Extracted information -
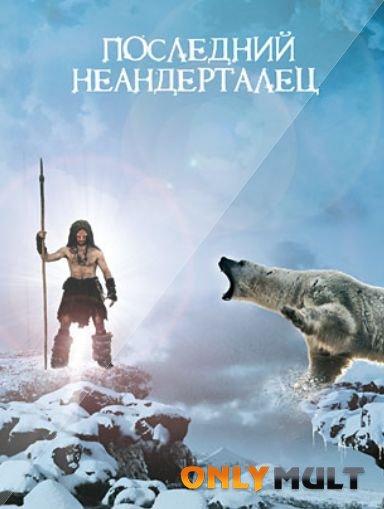 Poster Последний неандерталец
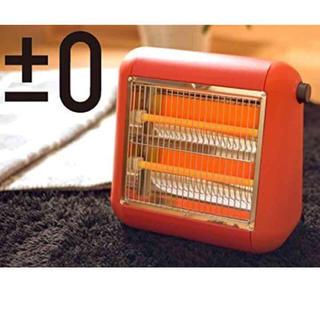 プラスマイナスゼロ(±0)の【新品】遠赤外線電気ストーブ 13年製(電気ヒーター)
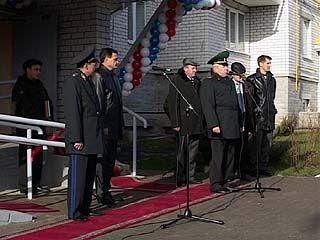 Cотрудники ФСБ и пограничники получили к празднику квартиры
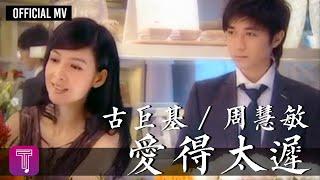 古巨基/周慧敏 Leo Ku/Vivian Chow - 愛得太遲 (合唱版) (Official Music Video)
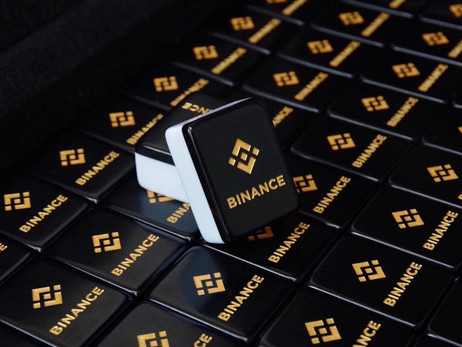 Binance to Launch P2P Trading for Chinese Yuan
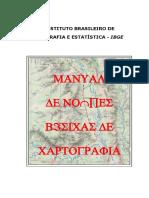 Manual de Cartografia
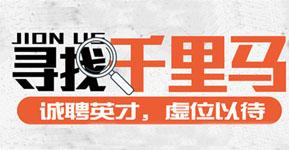 江苏天驰轴承有限公司公司环境展示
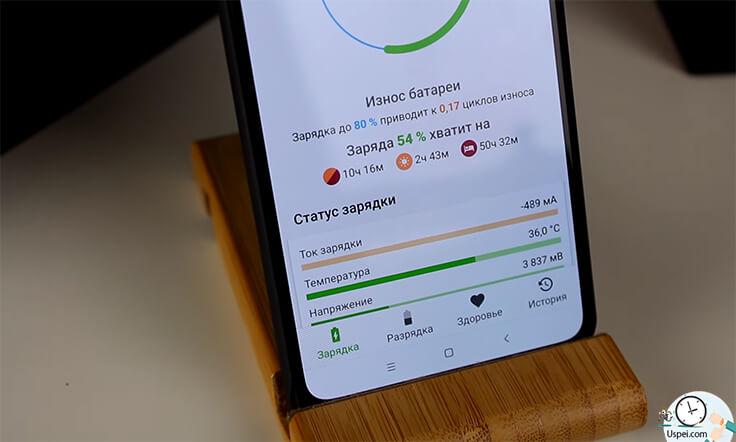 Xiaomi Mi Mix 3 - автономность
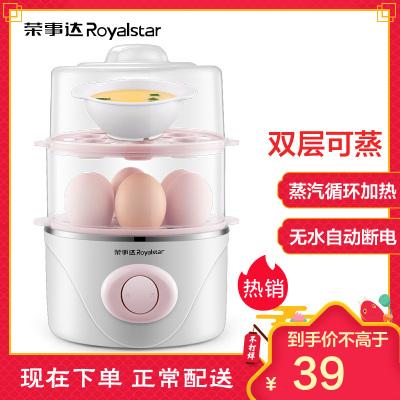 荣事达(Royalstar)煮蛋器RD-Q291双层304不锈钢发热底盘多功能蒸鸡蛋羹小型早餐机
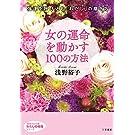 女の運命を動かす100の方法: 強運を呼び込む「わたし」の磨き方 (知的生きかた文庫―わたしの時間シリーズ)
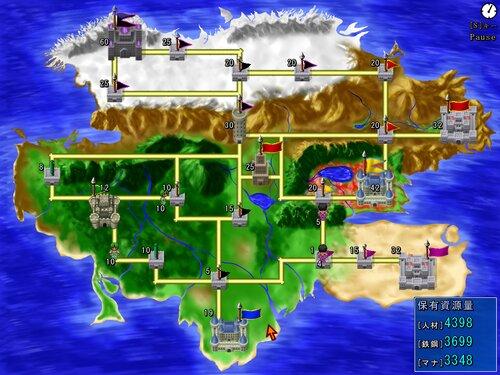虐殺大陸 全年齢版 Game Screen Shot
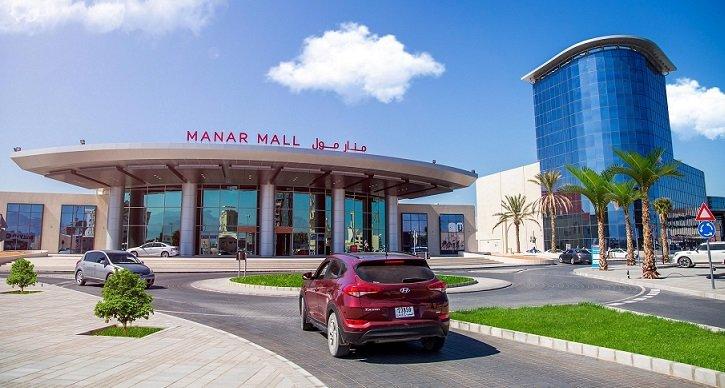 Al Hamra announces the annual 'Winter Shopping Festival'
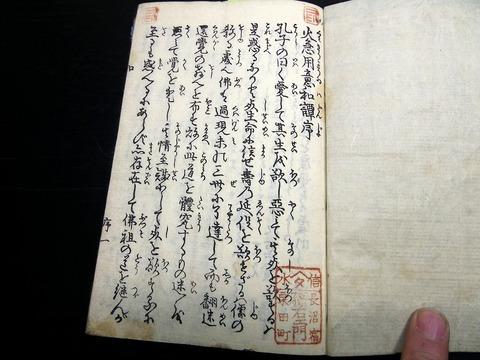 e19a-109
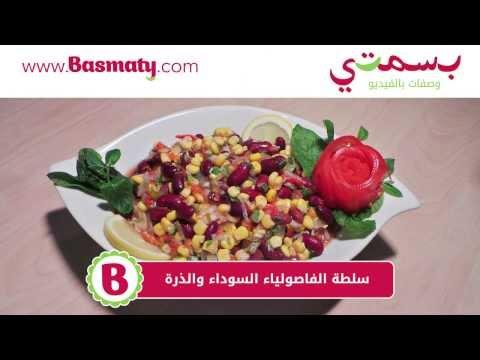 سلطة الفاصوليا السوداء و الذرة : وصفة من بسمتي - www.basmaty.com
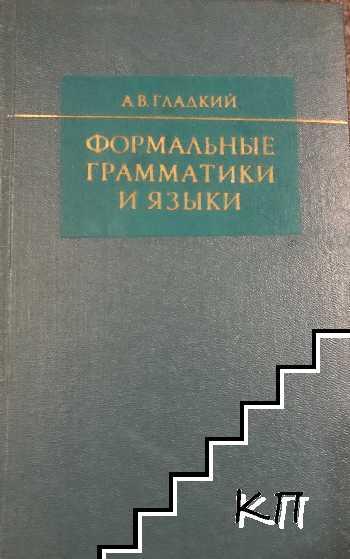 Формальные грамматики и языки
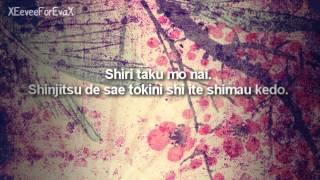 Dear -  Mika Nakashima Lyrics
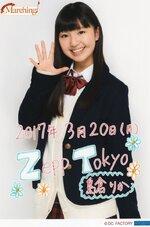Galerie Photos : Hello! Project Kenshuusei Happyoukai 2017 3gatsu ~Marching!~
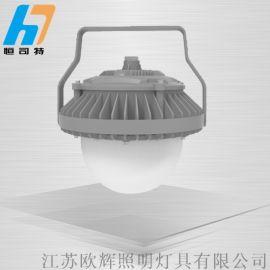 NFC9186 LED平臺燈/ LED平臺燈/NFC9186圖片/NFC9186價格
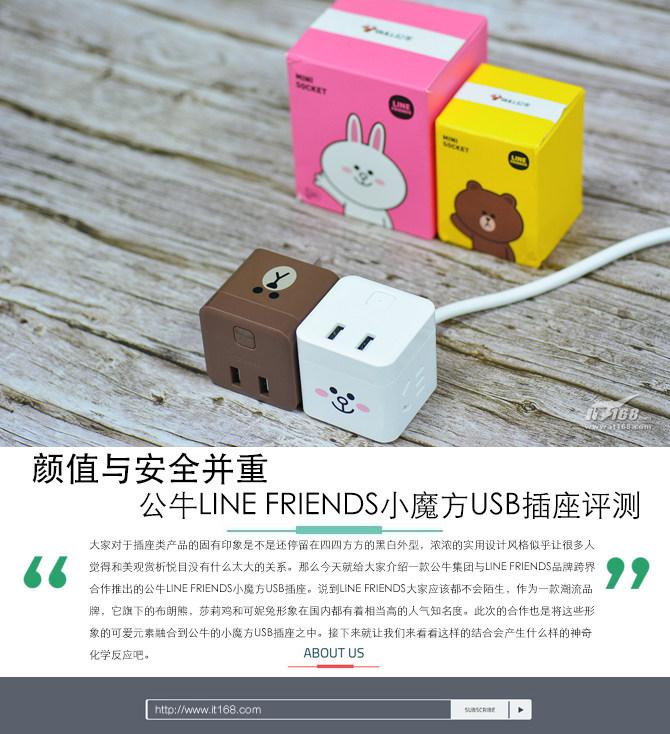 公牛LINEFRIENDS小魔方USB插座评测 对颜值有一定追求的用户来说有着足够的吸引力
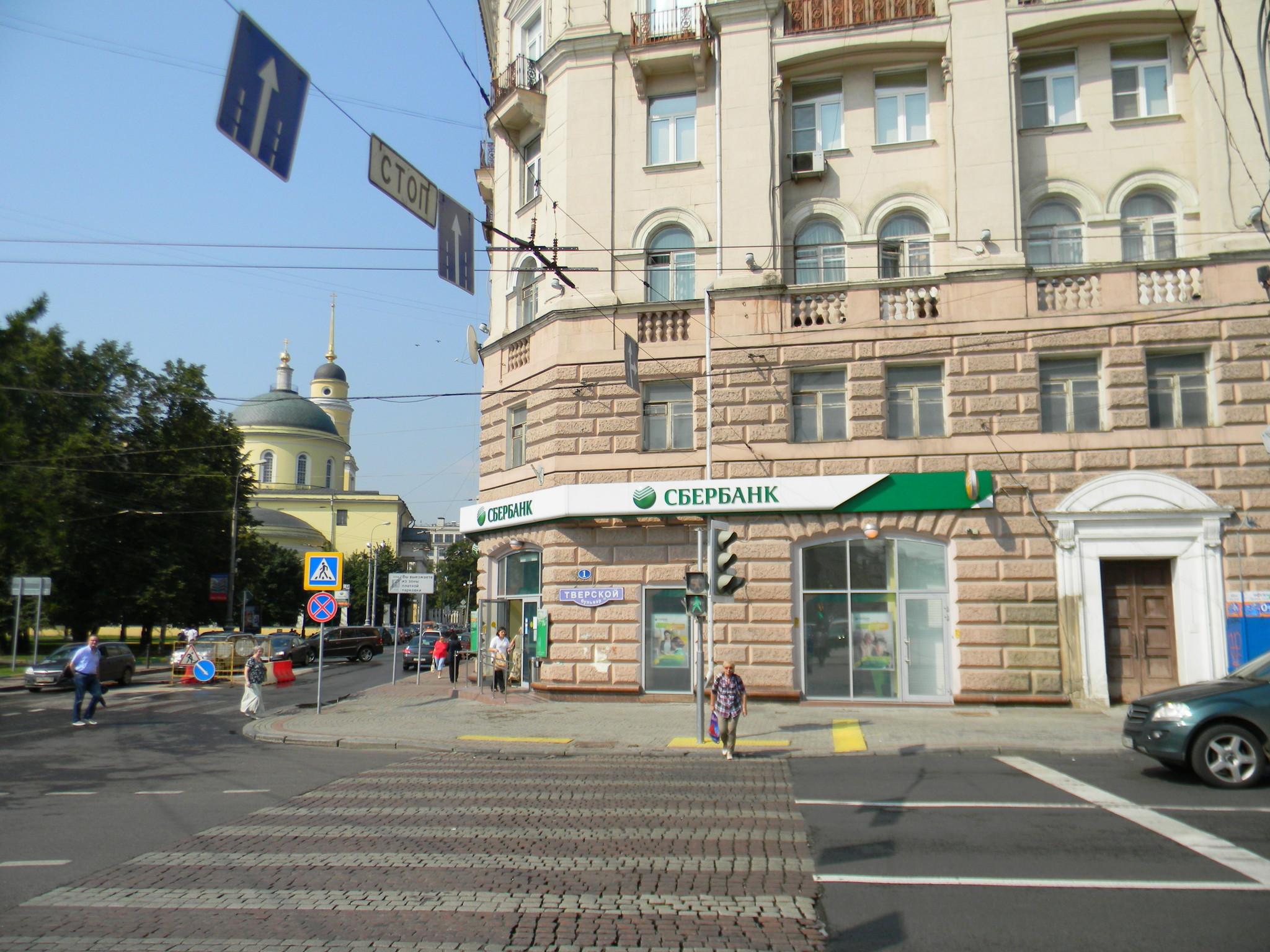 Тверской бульвар, дом 1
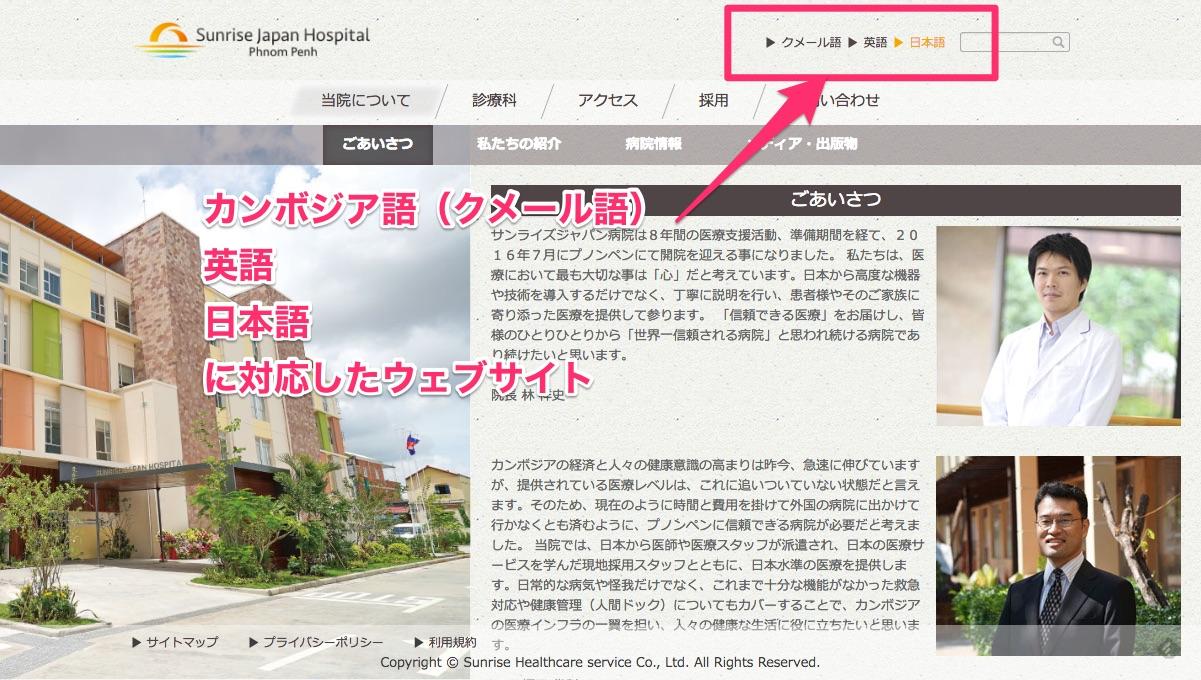 3カ国語に対応したウェブサイト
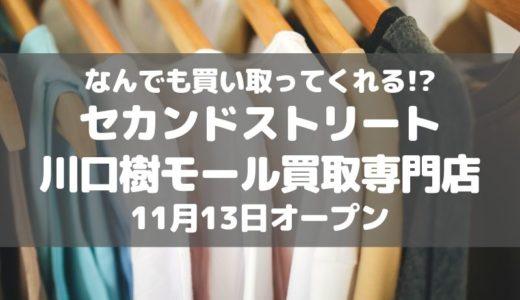 【川口】なんでも買い取ってくれる!?「セカンドストリート川口樹モール買取専門店」が11月13日オープン!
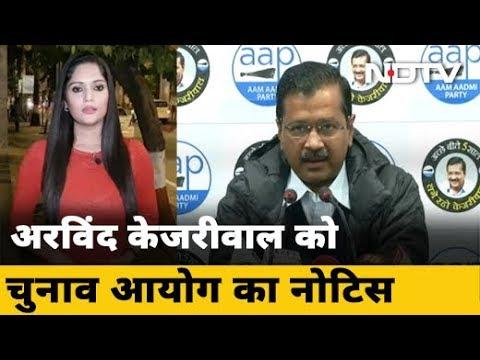 वोटिंग से पहले Arvind Kejriwal को चुनाव आयोग का नोटिस | City Centre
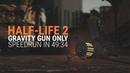 Half-Life 2 Gravity-Gun Only speedrun in 4934.215
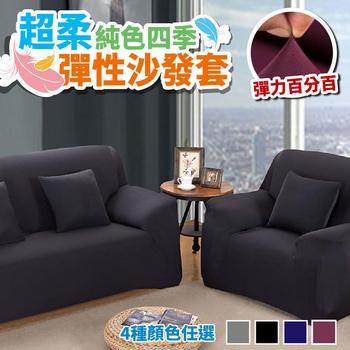 《巴芙洛》超柔純色四季彈性雙人沙發套(時尚黑)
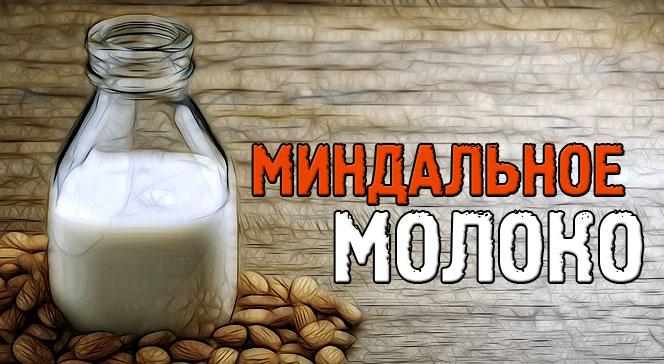 Миндальное молоко рецепт приготовления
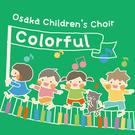 Osaka children's choir colorful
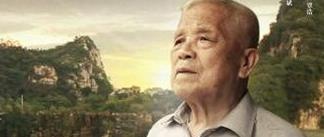 微电影《志·忆》讲述永不磨灭的老兵精神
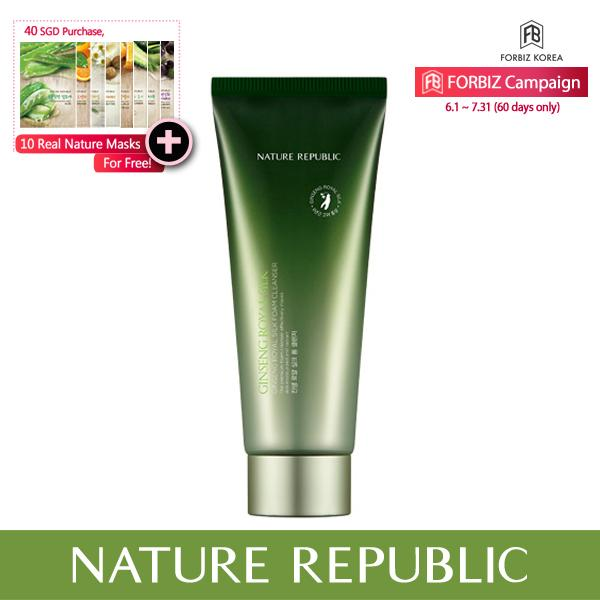 Nature Republic Ginseng Royal Silk Foam Cleanser Coupon Code
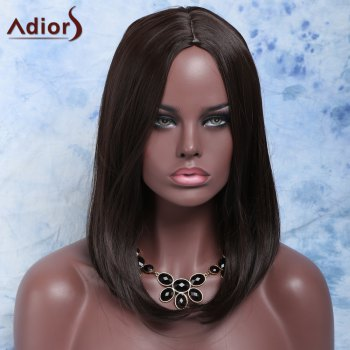 Fashion Medium Straight Deep Brown Centre Parting Synthetic Hair Wig For Women - DEEP BROWN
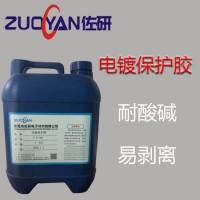 抗电镀保护胶 电镀后胶膜可剥离 耐强酸强碱附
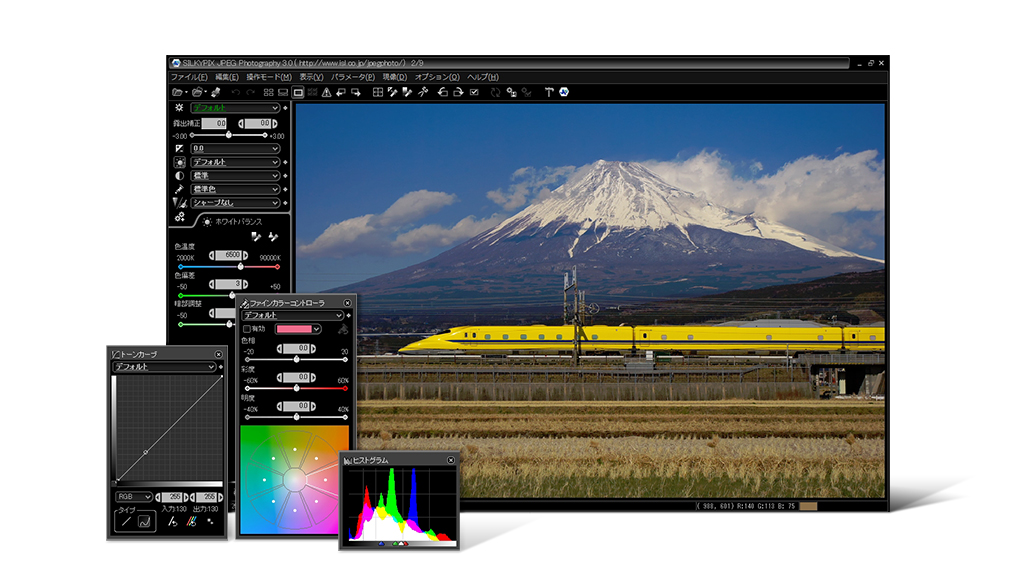 SILKYPIX JPEG Photography 3.0(Windows)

Exercise goal -
Output exactly the lines above, from the line with "荣事达(Royalstar)" to the line with "NFC9186 LED平臺燈/ LED平臺燈/NFC9186圖片/NFC9186價格", both included; skip the pictures.

Answer section -
 荣事达(Royalstar)煮蛋器RD-Q291双层304不锈钢发热底盘多功能蒸鸡蛋羹小型早餐机
 女の運命を動かす100の方法: 強運を呼び込む「わたし」の磨き方 (知的生きかた文庫―わたしの時間シリーズ)
虐殺大陸 全年齢版 Game Screen Shot
 Al Hamra announces the annual 'Winter Shopping Festival'
 e19a-109
 سلطة الفاصوليا السوداء و الذرة : وصفة من بسمتي - www.basmaty.com
 Формальные грамматики и языки
 Dear -  Mika Nakashima Lyrics
Galerie Photos : Hello! Project Kenshuusei Happyoukai 2017 3gatsu ~Marching!~
 NFC9186 LED平臺燈/ LED平臺燈/NFC9186圖片/NFC9186價格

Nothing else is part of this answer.